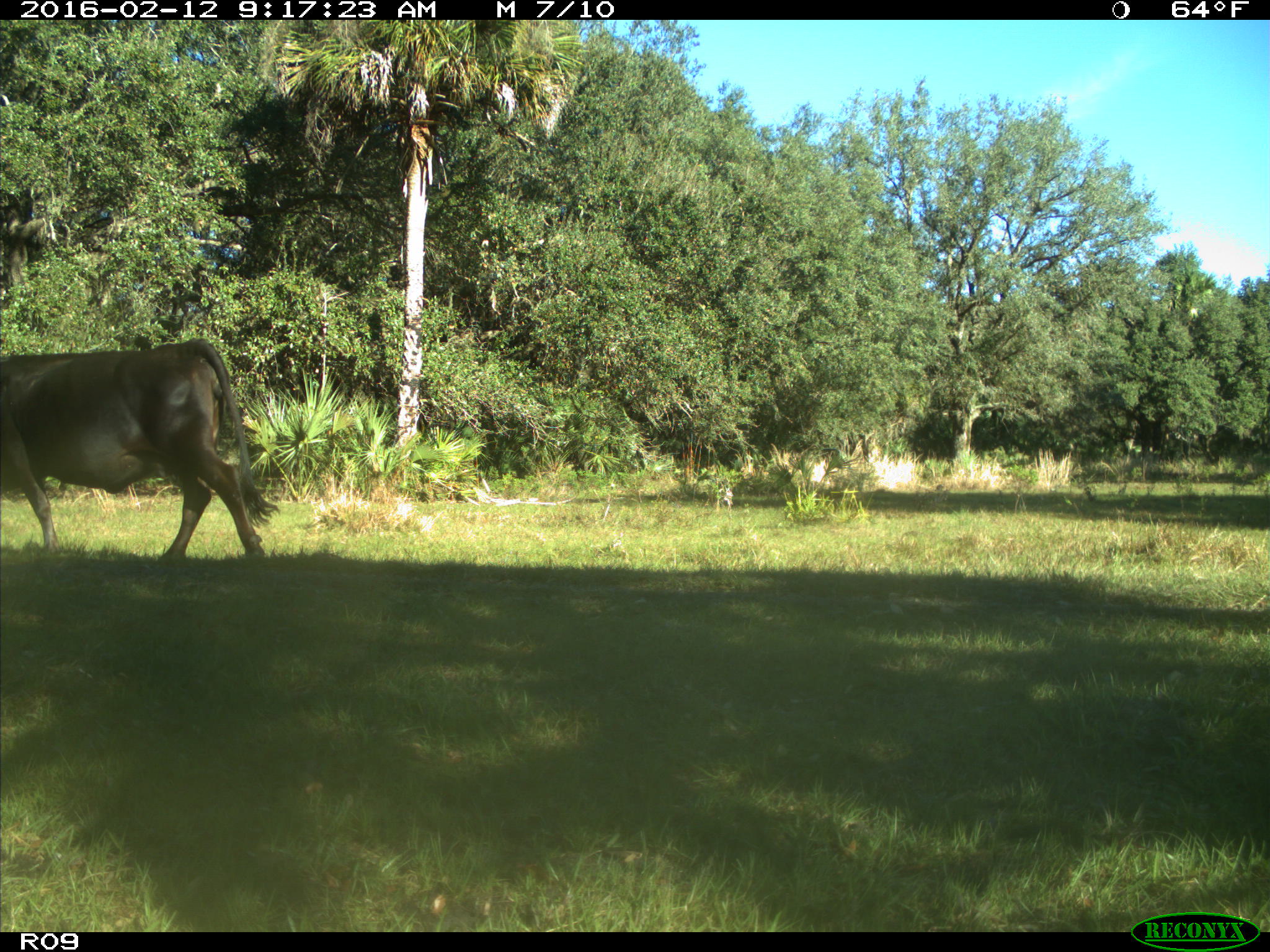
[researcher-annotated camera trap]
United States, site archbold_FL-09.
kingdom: Animalia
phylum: Chordata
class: Mammalia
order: Artiodactyla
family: Bovidae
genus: Bos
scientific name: Bos taurus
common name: domestic cow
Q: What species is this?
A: Bos taurus (domestic cow).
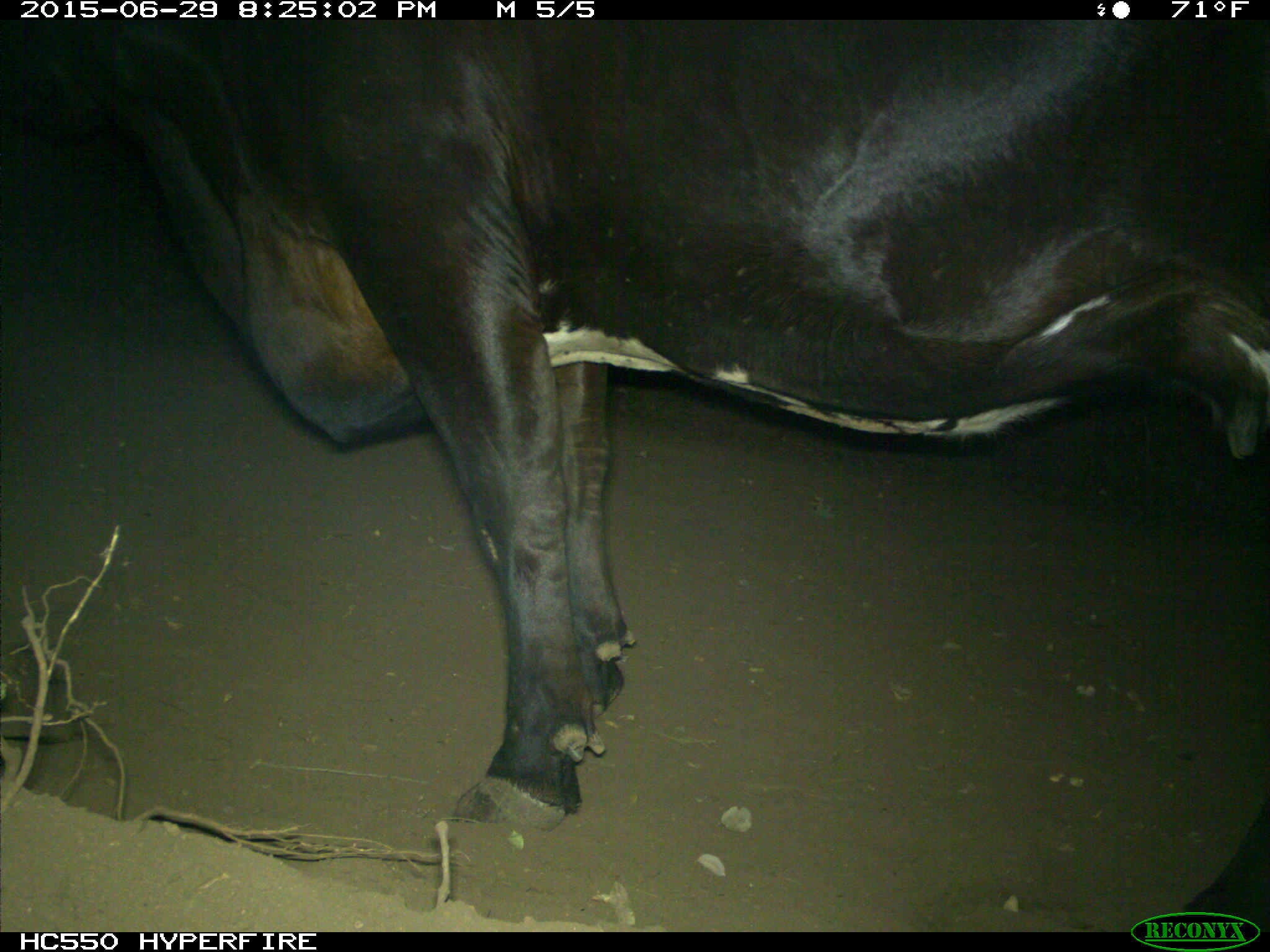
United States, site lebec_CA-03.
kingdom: Animalia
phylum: Chordata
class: Mammalia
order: Artiodactyla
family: Bovidae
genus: Bos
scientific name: Bos taurus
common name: domestic cow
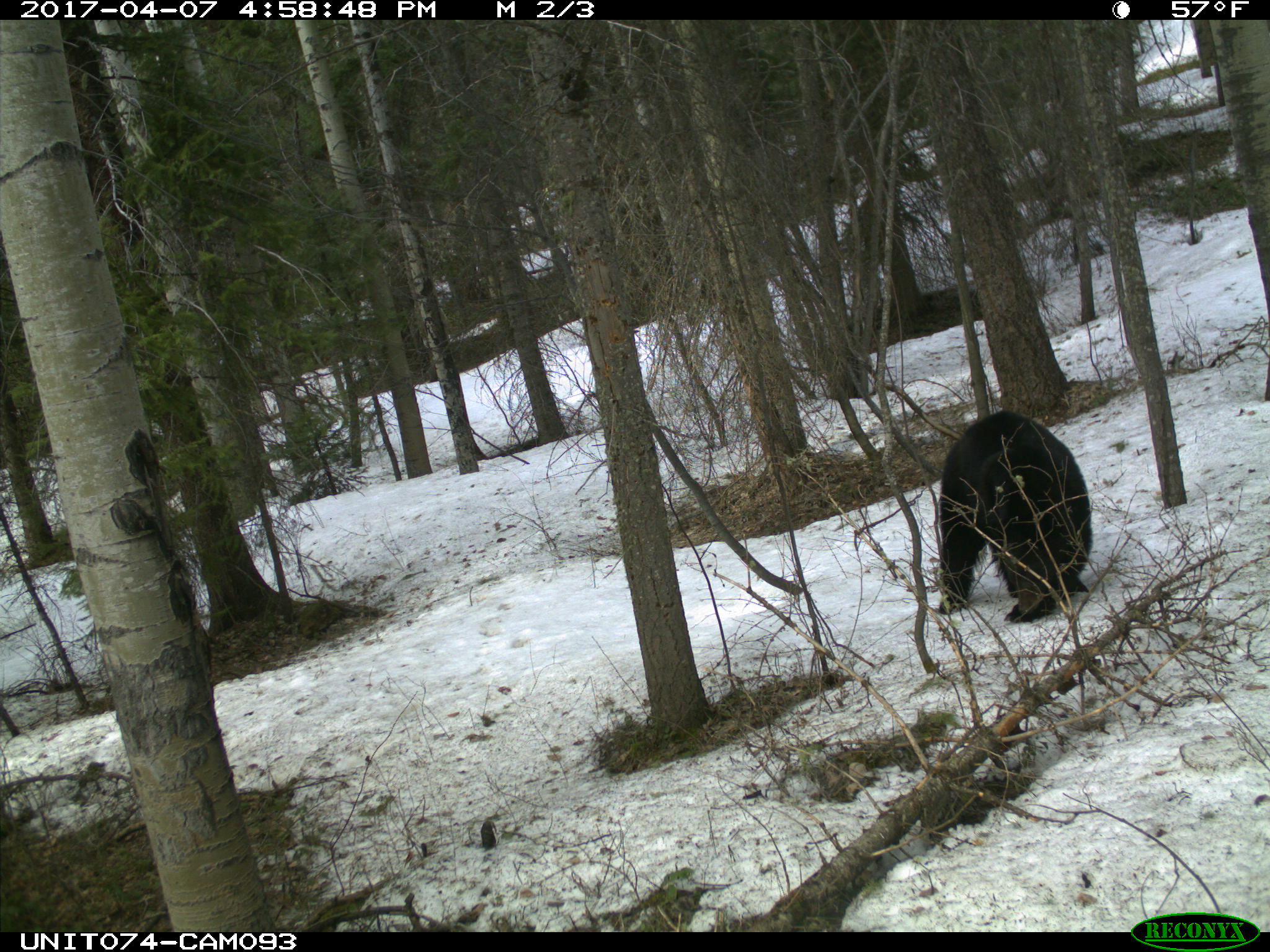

**About this task**
Copy the full listing above exactly, apart from the pictures.

**Expected answer**
[researcher-annotated camera trap]
United States, site archbold_FL-09.
kingdom: Animalia
phylum: Chordata
class: Mammalia
order: Artiodactyla
family: Bovidae
genus: Bos
scientific name: Bos taurus
common name: domestic cow
Q: What species is this?
A: Bos taurus (domestic cow).
United States, site lebec_CA-03.
kingdom: Animalia
phylum: Chordata
class: Mammalia
order: Artiodactyla
family: Bovidae
genus: Bos
scientific name: Bos taurus
common name: domestic cow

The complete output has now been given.